### WORK INSTRUCTION:
Output the data below exactly, without images.

----- GIVEN DATA -----

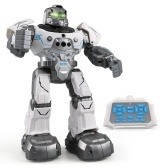 JJRC R5 CADY WILI Intelligent Robot RC Toy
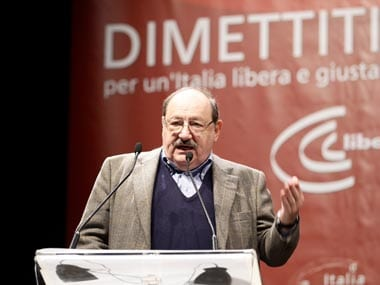 Berlusconi's resignation would be the end of a nightmare: Umberto Eco
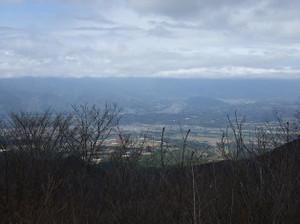 Kayagatake_kanagatake2_20120501_028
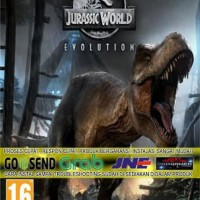 JURASSIC WORLD EVOLUTION CD DVD GAME PC GAMING PC GAMING LAPTOP GAMES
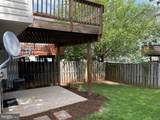 7563 Helmsdale Place - Photo 24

-----

### ANSWER SECTION:
 JJRC R5 CADY WILI Intelligent Robot RC Toy
 Berlusconi's resignation would be the end of a nightmare: Umberto Eco
 Kayagatake_kanagatake2_20120501_028
 JURASSIC WORLD EVOLUTION CD DVD GAME PC GAMING PC GAMING LAPTOP GAMES
 7563 Helmsdale Place - Photo 24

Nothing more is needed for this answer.